Acórdão nº 1145/06.9TAACB.C1 de Court of Appeal of Coimbra (Portugal), 11 de Fevereiro de 2009

Data11 Fevereiro 2009
ÓrgãoCourt of Appeal of Coimbra (Portugal)

Acordam – em conferência – na Secção Criminal do Tribunal da Relação de Coimbra: I – RELATÓRIO O arguido …, filho de … e de …, natural da freguesia de A…, concelho de Alcobaça, casado, residente na Estrada do F…, Rua … S. Martinho do Porto, foi condenado pela prática, em autoria material, de um crime de desobediência, p. e p. pelas disposições conjugadas previstas nos artigos 14.º, nº1, 26.º, e 348.º, nº1, al. b), do Código Penal, na pena de 70 (setenta) dias de multa, à razão diária de 30 € (trinta euros), o que perfaz o montante global de 2.100 € (dois mil e cem euros).

**TAREFA A REALIZAR:**
Liste todos os artigos do Código Penal citados no acórdão como fundamento da condenação do arguido.

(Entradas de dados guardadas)
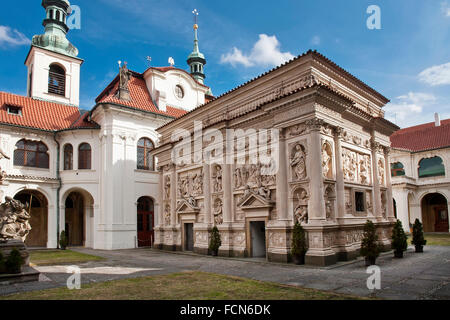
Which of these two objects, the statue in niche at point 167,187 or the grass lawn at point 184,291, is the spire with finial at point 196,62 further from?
the grass lawn at point 184,291

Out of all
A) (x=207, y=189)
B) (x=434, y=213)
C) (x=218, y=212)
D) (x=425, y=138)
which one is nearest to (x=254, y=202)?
(x=218, y=212)

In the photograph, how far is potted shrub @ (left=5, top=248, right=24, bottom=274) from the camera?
11188mm

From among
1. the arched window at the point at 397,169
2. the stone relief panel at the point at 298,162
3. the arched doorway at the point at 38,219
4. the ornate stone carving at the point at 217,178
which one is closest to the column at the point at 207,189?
the ornate stone carving at the point at 217,178

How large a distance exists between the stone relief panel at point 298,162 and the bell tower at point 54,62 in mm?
28426

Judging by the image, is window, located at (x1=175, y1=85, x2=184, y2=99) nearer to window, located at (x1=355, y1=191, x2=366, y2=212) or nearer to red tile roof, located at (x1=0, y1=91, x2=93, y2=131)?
red tile roof, located at (x1=0, y1=91, x2=93, y2=131)

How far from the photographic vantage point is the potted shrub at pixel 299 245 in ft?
46.6

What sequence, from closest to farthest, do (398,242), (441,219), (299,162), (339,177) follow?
1. (299,162)
2. (339,177)
3. (398,242)
4. (441,219)

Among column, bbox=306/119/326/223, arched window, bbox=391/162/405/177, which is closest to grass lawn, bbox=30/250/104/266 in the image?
column, bbox=306/119/326/223

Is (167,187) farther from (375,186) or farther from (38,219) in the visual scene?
(38,219)

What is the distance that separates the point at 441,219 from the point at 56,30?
47061 millimetres

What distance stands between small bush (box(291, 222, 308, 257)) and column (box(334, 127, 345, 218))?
2173 millimetres

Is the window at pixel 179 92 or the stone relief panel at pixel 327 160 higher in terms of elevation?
the window at pixel 179 92

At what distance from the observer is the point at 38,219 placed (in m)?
30.5
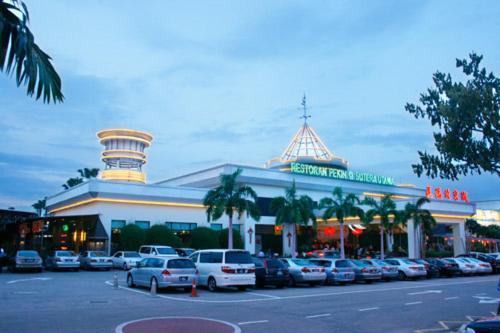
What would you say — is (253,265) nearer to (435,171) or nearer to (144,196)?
(435,171)

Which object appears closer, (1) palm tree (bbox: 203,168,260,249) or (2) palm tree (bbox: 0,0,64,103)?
(2) palm tree (bbox: 0,0,64,103)

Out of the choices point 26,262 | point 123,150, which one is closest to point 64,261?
point 26,262

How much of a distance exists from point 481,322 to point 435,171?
6288 millimetres

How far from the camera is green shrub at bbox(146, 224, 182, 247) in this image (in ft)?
148

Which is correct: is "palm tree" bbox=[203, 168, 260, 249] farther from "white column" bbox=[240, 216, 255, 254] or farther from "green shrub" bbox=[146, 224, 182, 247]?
"white column" bbox=[240, 216, 255, 254]

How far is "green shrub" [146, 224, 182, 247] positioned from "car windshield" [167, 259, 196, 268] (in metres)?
24.3

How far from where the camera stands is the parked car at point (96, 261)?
117 feet

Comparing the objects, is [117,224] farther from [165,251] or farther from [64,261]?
[165,251]

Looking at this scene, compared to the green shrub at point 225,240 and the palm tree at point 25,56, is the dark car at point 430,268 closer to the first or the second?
the green shrub at point 225,240

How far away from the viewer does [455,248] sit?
2320 inches

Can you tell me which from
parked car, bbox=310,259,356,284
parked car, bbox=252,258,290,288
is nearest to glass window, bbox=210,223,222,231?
parked car, bbox=310,259,356,284

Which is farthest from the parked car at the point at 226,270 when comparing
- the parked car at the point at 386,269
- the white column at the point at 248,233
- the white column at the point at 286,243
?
the white column at the point at 286,243

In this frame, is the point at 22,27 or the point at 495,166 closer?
the point at 22,27

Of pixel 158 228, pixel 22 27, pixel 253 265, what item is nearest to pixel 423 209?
pixel 158 228
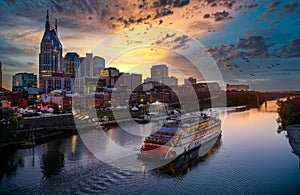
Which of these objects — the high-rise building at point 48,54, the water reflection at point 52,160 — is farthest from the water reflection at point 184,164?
the high-rise building at point 48,54

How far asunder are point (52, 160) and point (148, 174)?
19.8 ft

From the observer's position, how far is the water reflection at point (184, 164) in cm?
1220

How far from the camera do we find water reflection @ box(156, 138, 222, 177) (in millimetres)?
12203

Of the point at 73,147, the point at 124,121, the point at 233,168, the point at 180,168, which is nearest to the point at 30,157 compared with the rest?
the point at 73,147

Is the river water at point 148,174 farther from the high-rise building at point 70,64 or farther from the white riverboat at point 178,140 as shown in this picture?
the high-rise building at point 70,64

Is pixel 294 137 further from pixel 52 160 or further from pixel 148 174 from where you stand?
pixel 52 160

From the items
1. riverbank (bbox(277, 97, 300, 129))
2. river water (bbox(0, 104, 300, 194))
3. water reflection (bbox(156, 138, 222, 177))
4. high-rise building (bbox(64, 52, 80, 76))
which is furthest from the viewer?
high-rise building (bbox(64, 52, 80, 76))

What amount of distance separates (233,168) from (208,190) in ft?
10.9

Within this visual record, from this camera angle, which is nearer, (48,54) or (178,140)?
(178,140)

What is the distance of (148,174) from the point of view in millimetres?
11602

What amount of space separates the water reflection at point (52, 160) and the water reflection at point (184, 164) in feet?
17.7

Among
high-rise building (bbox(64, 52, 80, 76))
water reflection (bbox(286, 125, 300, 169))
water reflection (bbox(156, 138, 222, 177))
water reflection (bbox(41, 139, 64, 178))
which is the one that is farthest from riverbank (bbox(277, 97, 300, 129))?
high-rise building (bbox(64, 52, 80, 76))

**RESOLUÇÃO:**
- Artigo 14.º, n.º 1
- Artigo 26.º
- Artigo 348.º, n.º 1, alínea b)